Articulation is decent, but is missing something important. He moves with a barbell head, swivel/hinge shoulders, swivel biceps, double-hinged elbows, swivel/hinge wrists, a balljointed chest, balljoint hips, swivel thighs, double knees, and swivel/hinge ankles. The thighs are nice, with the armor on the legs coming up high enough to effectively hide the joints. But even more than the Spider-Men released for this movie, Green Goblin needs shin swivels. You can do a lot to pose him, but he's incomplete without being able to turn his feet at all.

The figure includes a single pumpkin bomb, though this time it's not an unannounced secret that will take years for anyone to know about - it's packaged separately in the tray, and fits spectacularly into his shaped right hand. Like, you can physically feel it click into place when the toy is holding it right. I was worried about it dropping out of the hand and getting lost, but not any more! That thing isn't going anywhere!

Green Goblin went through several concepts for his final look, including one that would have seen him wearing repurposed Iron Man armor pieces painted purple, and riding on one of Mysterio's drones. Weird! Obviously the final product stuck with his vintage Goblin Glider, though it's been given the same kind of overhaul his suit has.

This is the same basic design as before, a pair of articulated wings mounted above a central engine section. There are small rockets mounted underneath, sharp blades sticking out the front, and ports where his pumpkin bombs would theoretically be stored. The arms taht support the wings have two hinges apiece: one next to the win, the other next to the body. The body hinges are so stiff you might not even realize they're there unless you get curious about why there's a shiny silver pin running through them. The set includes one of those nifty "three height" hover stands, though you'll certainly only want to use the tallest one (due to how low the wings can come down), meaning the remaining parts touching the ground are a little too narrow to really provide a sturdy base; be careful how you pose it.

The bindings that allow Goblin to stand on his glider are separate pieces that plug into place on the top, and they move with both a swivel and a hinge to allow for the widest range of poses. Unfortunately, this is where the figure's lack of shins at last comes back to become a problem. Without the ability to turn the feet in any way, the actual, achievable range of motion for the legs is far, far less than it looks like it would be. You can't get as many cool poses out of this $50 2023 action figure as you could out of the $7 2002 version, and it's directly attributable to Hasbro cutting minor corners to cheat extra money out of your wallet.

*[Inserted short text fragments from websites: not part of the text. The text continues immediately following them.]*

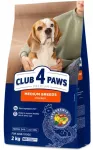 Kuiv koeratoit Club 4 Paws kanaga, 2 kg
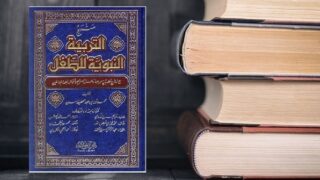 كتب التربية النبوية للطفل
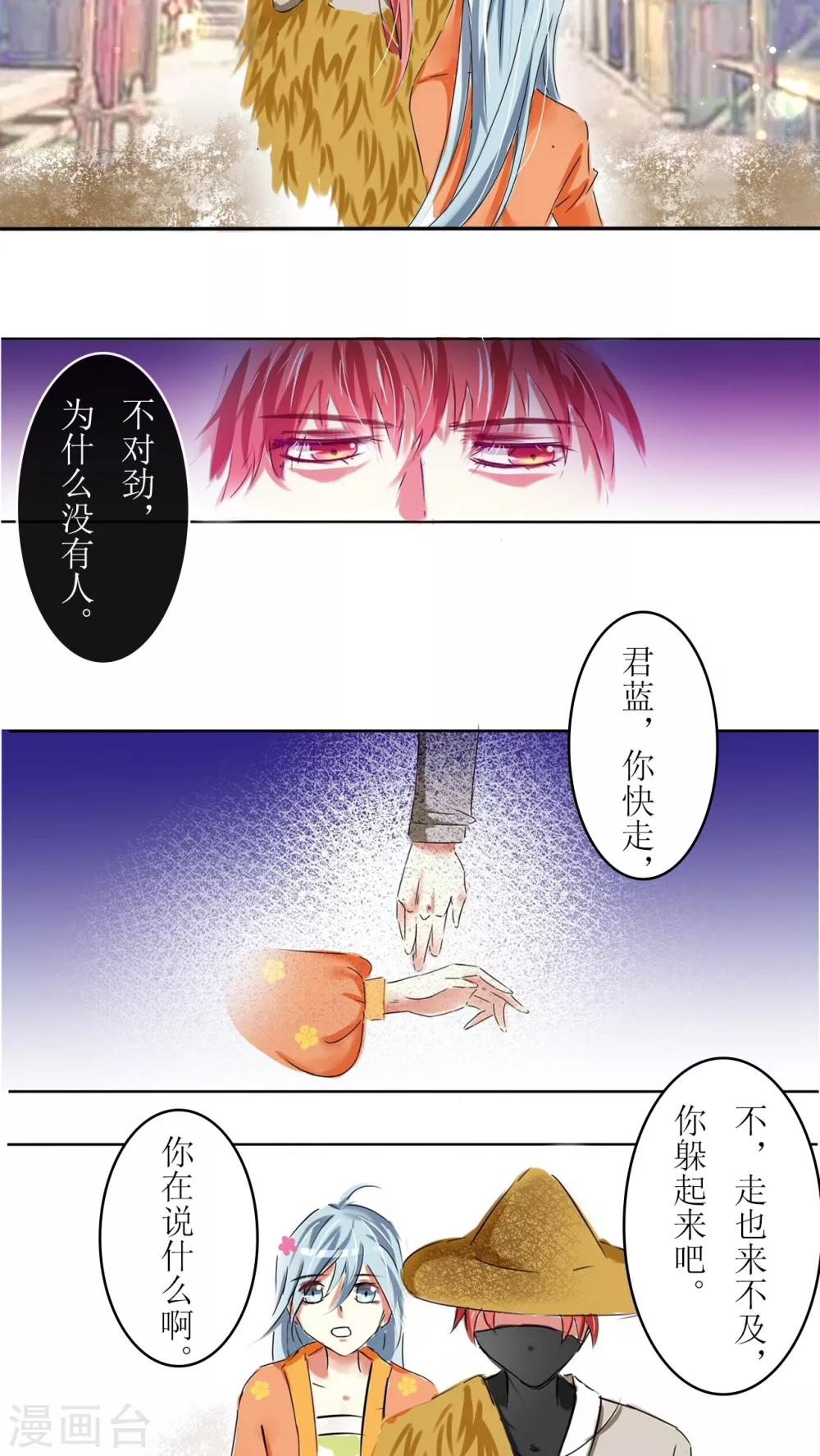第19话10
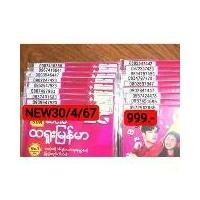 ราคา TRUE เบอร์สวย เบอร์มงคล ระบบเติมเงิน(ชุดที่2) (1730172328379648520)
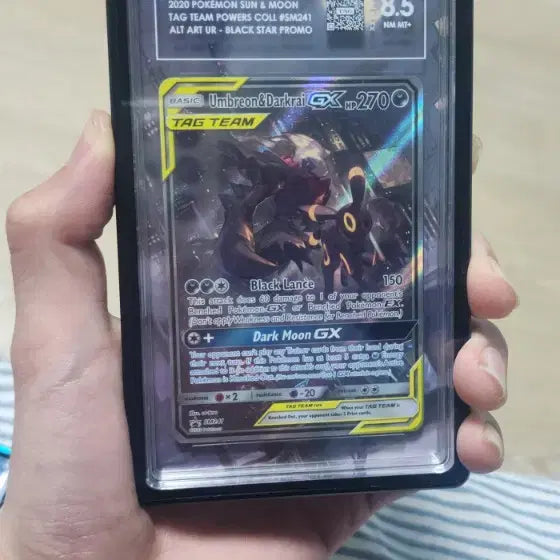 [BUNJANG] Darkrai Blacephalon North American Edition TAG 8.5+ Expansion Art Pokémon Card / 희귀매물)다크라이 블래키 북미판 TAG8.5+ 확장아트 포켓몬카드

Honestly, Green Goblin could have been (read: should have been) a Build-A-Figure for this two-years-late series of figures. There are six normal figures (five from No Way Home and one from Amazing Spider-Man 2 because Hasbro will cheat money from anybody) which is enough for a BAF already, but if they wanted, they could have made Norman a standalone figure and upped the number to seven. Or maybe stop refusing to pay any money to Jamie Foxx and give us an Electro, and go all the way up to a full case of eight. Then you release Doc Ock alone because of his arms, and redo the existing Lizard BAF with a new head and a "smoking, bitten-open cure canister" to put in his mouth, and suddenly you've actually done the entire Sinister Sub-Six! They probably still would have half-assed Goblin's legs, so it's not like this idea would have made the toy better, but at least we wouldn't be left wondering if Hasbro will ever complete the line.